Rather than sell his new creation through a typeface foundry — which normally take a 50 per cent commission — Bloom set up his own micro-site and went direct to punters with Aeonik. It is still his biggest-selling typeface. Other fonts quickly followed: Coanda, combining “a technological aesthetic with subtle human touches”; Ambit, “an eccentric and distinctive sans-serif font”; and yet another iteration of that old Royal Mail update called RM Neue. This quartet launched CoType Foundry in 2019 but now there is a family of 18 typefaces all produced from Bloom’s small office — or, more accurately, from the computers of his working-from-home team of five.

Some of CoType Foundry’s fonts (CoType Foundry)

From the off, the typeface business “skyrocketed” and quickly eclipsed the existing graphic design agency.
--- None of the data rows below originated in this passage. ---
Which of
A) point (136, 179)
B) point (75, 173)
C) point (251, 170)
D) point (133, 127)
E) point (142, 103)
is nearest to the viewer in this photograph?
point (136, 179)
Orders now come in from around the world, especially after Greek, Korean, Cyrillic, Vietnamese, Thai and Hebrew versions of Aeonik were developed. As Bloom explains, “There are millions of typefaces out there, but probably only a few hundred that have that level of language support, maybe less than one per cent. We felt that this was a very successful typeface, let’s make it accessible not just for western Europe but globally. Now only a fraction of our orders are from the UK.”

Household-name overseas clients include Spanish football club Real Madrid which, serendipitously, chose an RM font for their branding. Another big football name, the Dutch club Ajax, commissioned their own exclusive typeface — called, appropriately, Ajax — from Bloom’s foundry.

Dutch club Ajax, commissioned their own exclusive typeface — called, appropriately, Ajax

CoType makes money from selling licences to use fonts, both online to individual and small business customers, and offline to major corporate clients. Fees start from £45 for a single type, in a single “weight” — the measure of thickness or boldness of the characters — for a desktop licence. But they can go up to the tens of thousands of pounds for a major company with a website receiving millions of views. Inspiration for the new typefaces can come from anywhere, says Bloom. One called Lock, for example, emerged from Bloom’s fascination with the thick and thin ink strokes made by a calligraphy pen.

Typically a new font will start with just a few letters, with the rest of the alphabet built up around it to create a consistent look. With so many typefaces already out there, keeping clear of existing fonts is always a challenge — as is keeping an eye out for any rip-offs of CoType’s creations.

Another hurdle is persuading potential clients to invest in a typeface “that is going to be different and stand out from the competition” rather than go for one of the freely available fonts on Google used by hundreds of millions.

The Ajax font (cotypefoundry.com)

Creating a new typeface can be done in as little as three months — as it was for Ajax, although the club only wanted upper case, which speeded things up. It all depends on the number of “glyphs” — industry jargon for each individual character, whether a basic letter, number, punctuation, letter with accents, or symbol such as a percentage sign.

A basic Latin font covering the main western languages has 120 glyphs. Broader coverage including characters only used by less widely read languages runs to 250 glyphs, while a genuine pan-European Latin font has 329 glyphs. But a Korean Hanguel font will run to thousands of glyphs and a Japanese and Chinese typeface to tens of thousands. There are also new trends to consider. Many fonts now have to work in a “user interface” environment on a smartphone or for in-car entertainment where, as Bloom puts it, “they need to perform well at small sizes”.

It is a fast-moving world but many of the basic principles are unchanging. Bloom points to how titans of the modern world economy such as Apple, Amazon and Nike have recognised just how vital fonts are to their brand identity. He says Apple’s San Francisco, Amazon’s Ember and Nike’s Trade Gothic are almost as emblematic as their celebrated logos — in some cases even more so.

With the CoType Foundry now established as one of the country’s most successful font typeface businesses, Bloom has no regrets about missing out on that illustrator career: “Designing typefaces has met all my creative needs.”